* _Exercício escrito 1_
Como fica em inglês a frase "Existe o crime de corrupção e o crime de caixa dois.", do texto sobre o pacote de Moro citado abaixo?
* _Exercício escrito 2_
Pode retomar o texto sobre as declarações de Sérgio Moro e dar continuidade a ele depois da última frase?

* _Texto citado_
------------------------
O PACOTE DE MORO 1: Ele diz hoje, não antes, a coisa certa sobre caixa dois e corrupção. Mas, de fato, é contraditório

Reinaldo Azevedo

20/02/2019 04h15

Sérgio Moro (esq.) entrega seu projeto a Rodrigo Maia , presidente da Câmara: há coisas perigosas ali

Leiam uma fala do então juiz Sérgio Moro:
"Tem de se falar a verdade, né? Caixa dois em eleições é trapaça; é crime contra a democracia. É algo assim… Alguns desses processos me causam espécie quando alguns sugerem fazer uma distinção entre a corrupção para fins de enriquecimento ilícito, e a corrupção para fins de financiamento ilícito de campanha eleitoral. Corrupção para financiamento ilícito de campanha eleitoral é pior".

https://www.youtube.com/watch?v=G-Y_aLnBQVo&feature=youtu.be

Agora leiam a fala do ministro da Justiça, Sérgio Moro:
"Caixa 2 não é corrupção. Existe o crime de corrupção e o crime de caixa dois. Os dois crimes são graves".
------------------------
* _Lista de dados_

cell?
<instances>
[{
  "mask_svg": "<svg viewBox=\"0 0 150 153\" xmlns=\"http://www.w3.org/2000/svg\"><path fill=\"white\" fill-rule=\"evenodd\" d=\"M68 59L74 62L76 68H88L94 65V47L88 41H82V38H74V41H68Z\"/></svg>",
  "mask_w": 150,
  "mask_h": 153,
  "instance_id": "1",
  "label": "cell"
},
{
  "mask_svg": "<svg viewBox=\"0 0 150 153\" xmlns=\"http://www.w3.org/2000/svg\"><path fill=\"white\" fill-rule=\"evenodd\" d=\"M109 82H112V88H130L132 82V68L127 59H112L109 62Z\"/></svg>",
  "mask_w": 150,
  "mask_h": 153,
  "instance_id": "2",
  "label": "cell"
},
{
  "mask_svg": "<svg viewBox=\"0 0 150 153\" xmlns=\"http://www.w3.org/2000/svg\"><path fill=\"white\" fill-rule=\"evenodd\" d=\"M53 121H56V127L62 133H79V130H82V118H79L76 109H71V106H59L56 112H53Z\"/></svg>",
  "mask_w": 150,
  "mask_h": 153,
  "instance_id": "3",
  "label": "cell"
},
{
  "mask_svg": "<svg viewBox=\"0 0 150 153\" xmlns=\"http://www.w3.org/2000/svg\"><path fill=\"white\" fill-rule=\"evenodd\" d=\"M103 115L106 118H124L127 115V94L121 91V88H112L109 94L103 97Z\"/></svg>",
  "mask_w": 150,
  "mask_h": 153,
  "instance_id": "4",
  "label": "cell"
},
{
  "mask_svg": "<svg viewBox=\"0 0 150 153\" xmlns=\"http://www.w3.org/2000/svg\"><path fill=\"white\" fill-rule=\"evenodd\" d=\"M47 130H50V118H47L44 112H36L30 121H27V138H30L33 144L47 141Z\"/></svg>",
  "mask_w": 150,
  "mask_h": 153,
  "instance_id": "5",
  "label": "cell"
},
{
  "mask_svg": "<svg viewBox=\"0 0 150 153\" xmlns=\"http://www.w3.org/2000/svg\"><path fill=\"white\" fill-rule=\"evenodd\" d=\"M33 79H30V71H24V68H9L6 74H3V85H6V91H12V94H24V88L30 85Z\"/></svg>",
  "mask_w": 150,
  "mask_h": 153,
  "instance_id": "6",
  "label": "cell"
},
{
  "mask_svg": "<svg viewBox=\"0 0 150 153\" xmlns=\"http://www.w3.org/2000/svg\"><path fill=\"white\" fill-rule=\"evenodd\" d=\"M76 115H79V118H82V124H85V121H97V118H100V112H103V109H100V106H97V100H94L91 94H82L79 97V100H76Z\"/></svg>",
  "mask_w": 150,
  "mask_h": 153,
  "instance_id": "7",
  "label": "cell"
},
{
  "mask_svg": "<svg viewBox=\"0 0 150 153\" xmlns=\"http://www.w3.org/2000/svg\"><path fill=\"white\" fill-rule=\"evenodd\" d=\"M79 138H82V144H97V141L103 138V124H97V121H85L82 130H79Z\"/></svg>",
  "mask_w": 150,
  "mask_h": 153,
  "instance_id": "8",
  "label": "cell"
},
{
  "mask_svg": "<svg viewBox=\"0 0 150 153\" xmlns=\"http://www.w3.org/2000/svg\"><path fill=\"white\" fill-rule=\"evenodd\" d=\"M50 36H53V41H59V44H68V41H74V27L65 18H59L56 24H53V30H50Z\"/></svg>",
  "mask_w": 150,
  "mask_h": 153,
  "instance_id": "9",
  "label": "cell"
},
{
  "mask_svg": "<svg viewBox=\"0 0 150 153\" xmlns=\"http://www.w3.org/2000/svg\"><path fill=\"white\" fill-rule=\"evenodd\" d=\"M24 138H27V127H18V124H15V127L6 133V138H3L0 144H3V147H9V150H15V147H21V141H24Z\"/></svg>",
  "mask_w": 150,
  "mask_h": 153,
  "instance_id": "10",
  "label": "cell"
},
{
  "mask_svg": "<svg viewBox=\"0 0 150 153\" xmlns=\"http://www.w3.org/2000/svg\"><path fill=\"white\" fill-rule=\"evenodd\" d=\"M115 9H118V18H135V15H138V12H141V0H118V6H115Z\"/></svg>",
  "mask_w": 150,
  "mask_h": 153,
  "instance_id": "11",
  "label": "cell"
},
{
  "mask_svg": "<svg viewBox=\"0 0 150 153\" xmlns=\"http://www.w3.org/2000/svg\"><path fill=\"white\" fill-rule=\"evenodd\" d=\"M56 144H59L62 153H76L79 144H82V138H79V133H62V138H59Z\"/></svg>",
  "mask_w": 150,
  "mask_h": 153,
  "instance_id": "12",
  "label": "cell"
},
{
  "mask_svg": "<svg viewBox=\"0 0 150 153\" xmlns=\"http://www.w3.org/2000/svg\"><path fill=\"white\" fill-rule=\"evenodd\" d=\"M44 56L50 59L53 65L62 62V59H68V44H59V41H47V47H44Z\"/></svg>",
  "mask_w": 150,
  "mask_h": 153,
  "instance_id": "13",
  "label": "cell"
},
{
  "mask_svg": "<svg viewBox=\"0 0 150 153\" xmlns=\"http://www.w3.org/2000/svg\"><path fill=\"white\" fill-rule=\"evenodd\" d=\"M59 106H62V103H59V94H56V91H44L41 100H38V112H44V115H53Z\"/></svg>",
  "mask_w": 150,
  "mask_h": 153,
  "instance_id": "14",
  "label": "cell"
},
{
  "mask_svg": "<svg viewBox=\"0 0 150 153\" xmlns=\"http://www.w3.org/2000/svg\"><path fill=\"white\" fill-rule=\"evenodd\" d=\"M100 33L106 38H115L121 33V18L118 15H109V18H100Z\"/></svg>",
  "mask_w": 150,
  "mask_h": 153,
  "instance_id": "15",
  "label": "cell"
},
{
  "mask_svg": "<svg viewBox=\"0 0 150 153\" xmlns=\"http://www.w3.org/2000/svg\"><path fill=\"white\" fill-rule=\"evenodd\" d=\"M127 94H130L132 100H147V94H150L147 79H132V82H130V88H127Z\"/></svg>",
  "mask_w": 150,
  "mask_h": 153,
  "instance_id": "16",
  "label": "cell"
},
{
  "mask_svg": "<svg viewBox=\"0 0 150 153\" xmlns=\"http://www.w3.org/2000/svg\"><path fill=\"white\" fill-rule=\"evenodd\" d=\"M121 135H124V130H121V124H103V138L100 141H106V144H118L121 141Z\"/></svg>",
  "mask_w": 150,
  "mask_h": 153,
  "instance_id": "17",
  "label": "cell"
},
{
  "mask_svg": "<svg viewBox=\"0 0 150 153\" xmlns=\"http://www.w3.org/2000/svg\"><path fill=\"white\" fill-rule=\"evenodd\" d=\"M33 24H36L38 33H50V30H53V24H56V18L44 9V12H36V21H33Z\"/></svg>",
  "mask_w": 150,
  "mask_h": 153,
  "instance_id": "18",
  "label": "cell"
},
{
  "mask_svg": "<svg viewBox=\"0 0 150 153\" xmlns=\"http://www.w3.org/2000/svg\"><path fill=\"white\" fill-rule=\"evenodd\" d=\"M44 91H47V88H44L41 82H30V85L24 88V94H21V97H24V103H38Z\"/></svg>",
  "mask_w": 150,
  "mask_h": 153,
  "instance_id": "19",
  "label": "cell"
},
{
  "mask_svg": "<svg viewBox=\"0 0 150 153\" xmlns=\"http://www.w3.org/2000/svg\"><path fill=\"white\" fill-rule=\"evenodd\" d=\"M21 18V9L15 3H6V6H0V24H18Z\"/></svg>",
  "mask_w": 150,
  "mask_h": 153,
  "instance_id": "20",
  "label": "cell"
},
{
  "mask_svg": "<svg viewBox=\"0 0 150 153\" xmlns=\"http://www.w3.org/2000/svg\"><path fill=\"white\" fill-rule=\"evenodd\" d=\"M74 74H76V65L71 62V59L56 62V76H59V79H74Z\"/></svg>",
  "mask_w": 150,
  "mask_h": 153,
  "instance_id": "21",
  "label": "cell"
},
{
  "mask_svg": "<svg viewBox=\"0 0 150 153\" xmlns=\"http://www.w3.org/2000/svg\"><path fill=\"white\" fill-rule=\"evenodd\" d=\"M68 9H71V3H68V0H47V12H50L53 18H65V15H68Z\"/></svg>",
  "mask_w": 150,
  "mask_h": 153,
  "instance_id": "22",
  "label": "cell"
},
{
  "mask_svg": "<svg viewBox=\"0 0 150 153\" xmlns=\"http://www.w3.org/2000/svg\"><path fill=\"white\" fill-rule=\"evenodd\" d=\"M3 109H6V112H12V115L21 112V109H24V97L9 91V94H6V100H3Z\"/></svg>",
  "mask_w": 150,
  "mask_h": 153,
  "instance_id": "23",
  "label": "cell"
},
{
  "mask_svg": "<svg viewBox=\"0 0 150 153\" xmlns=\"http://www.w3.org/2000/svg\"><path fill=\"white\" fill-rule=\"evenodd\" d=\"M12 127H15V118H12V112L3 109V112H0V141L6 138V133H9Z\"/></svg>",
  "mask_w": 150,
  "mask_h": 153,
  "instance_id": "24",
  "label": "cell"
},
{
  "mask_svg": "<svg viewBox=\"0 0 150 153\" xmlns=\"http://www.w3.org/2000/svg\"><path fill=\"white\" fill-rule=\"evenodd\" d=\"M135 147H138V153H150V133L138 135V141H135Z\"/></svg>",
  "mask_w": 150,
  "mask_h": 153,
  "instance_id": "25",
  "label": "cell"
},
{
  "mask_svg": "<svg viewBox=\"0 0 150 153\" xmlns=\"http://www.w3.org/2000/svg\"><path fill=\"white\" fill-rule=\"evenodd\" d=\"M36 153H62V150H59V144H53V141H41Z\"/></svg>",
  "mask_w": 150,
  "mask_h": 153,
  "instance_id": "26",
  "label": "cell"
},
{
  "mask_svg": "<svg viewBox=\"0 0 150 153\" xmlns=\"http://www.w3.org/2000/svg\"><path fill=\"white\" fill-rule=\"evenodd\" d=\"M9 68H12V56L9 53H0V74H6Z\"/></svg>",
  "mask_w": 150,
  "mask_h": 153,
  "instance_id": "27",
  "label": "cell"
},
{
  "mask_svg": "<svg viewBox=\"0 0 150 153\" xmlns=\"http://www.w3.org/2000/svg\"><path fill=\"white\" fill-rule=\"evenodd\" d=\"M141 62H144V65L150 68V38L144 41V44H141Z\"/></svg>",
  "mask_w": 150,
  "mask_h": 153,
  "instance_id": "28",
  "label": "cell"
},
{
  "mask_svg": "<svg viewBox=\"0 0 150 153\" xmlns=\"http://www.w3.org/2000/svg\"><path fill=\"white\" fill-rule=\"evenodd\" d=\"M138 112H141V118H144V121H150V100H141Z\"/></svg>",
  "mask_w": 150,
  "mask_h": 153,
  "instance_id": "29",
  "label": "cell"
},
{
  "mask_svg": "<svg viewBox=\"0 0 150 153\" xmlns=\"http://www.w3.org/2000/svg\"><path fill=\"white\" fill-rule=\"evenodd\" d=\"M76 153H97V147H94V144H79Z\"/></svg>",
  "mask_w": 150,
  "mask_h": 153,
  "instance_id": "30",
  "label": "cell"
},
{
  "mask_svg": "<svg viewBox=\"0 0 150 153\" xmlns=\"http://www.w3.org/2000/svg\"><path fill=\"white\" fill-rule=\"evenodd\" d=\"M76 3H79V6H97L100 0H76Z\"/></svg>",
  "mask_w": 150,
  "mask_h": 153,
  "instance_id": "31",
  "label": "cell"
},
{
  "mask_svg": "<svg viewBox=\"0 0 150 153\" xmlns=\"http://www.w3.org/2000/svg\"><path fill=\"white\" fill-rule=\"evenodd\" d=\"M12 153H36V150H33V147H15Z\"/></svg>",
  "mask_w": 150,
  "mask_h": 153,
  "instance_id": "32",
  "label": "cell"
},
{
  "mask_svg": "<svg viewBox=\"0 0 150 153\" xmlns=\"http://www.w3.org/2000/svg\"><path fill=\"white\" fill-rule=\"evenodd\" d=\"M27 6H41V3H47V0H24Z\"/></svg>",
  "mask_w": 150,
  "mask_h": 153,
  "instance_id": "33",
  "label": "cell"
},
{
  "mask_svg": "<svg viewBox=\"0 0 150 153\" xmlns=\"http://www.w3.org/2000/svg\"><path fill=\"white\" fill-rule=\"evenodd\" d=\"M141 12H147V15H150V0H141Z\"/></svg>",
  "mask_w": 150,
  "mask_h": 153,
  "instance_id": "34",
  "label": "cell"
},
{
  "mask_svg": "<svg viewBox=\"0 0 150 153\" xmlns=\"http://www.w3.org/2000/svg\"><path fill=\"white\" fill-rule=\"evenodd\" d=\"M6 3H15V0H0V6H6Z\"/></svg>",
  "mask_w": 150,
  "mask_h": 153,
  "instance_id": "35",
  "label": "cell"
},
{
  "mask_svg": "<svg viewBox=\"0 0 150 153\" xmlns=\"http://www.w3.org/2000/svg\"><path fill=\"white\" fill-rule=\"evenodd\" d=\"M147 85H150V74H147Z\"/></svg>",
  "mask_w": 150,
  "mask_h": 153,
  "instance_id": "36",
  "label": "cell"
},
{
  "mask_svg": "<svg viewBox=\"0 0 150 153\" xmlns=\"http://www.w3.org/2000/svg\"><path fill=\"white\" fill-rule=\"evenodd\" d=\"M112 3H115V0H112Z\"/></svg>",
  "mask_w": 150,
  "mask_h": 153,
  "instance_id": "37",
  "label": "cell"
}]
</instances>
------------------------
* _Resposta da tarefa 1_
There is the crime of corruption and the crime of undeclared campaign funds.

* _Resposta da tarefa 2_
https://www.youtube.com/watch?v=ACxl_0iqeSo&feature=youtu.be

É claro que o juiz diz uma coisa e o ministro diz outra. E o doutor está sendo criticado por isso. E, ora vejam, está apanhando, a meu ver, pela causa errada. Por que digo isso? Porque, com efeito, trata-se de práticas distintas mesmo. Ele sabia disso desde quando era juiz. Mas a Lava Jato precisava sustentar a tese de que não existe caixa dois sem corrupção. Aliás, foi esse um dos esteios da operação. Um empresário que fizesse uma doação por fora a um candidato de oposição por receio de retaliação do mandatário da hora, não importa a esfera, estaria praticando corrupção? Em qual modalidade? Infelizmente, a esmagadora maioria da imprensa comprou a tese furada. Sem ela, a Lava Jato não teria feito o estrago que fez.

Com todas as letras: Sérgio Moro estava errado antes, não agora. Mas decepcionou muita gente. Até porque, vê-se, o homem, com efeito, diz coisas opostas a depender do lado que esteja do balcão.

O seu projeto contra a corrupção e o crime foi dividido em três. Jair Bolsonaro os assinou, e o ministro os levou à Câmara, acompanhado de Onyx Lorenzoni, chefe da Casa Civil.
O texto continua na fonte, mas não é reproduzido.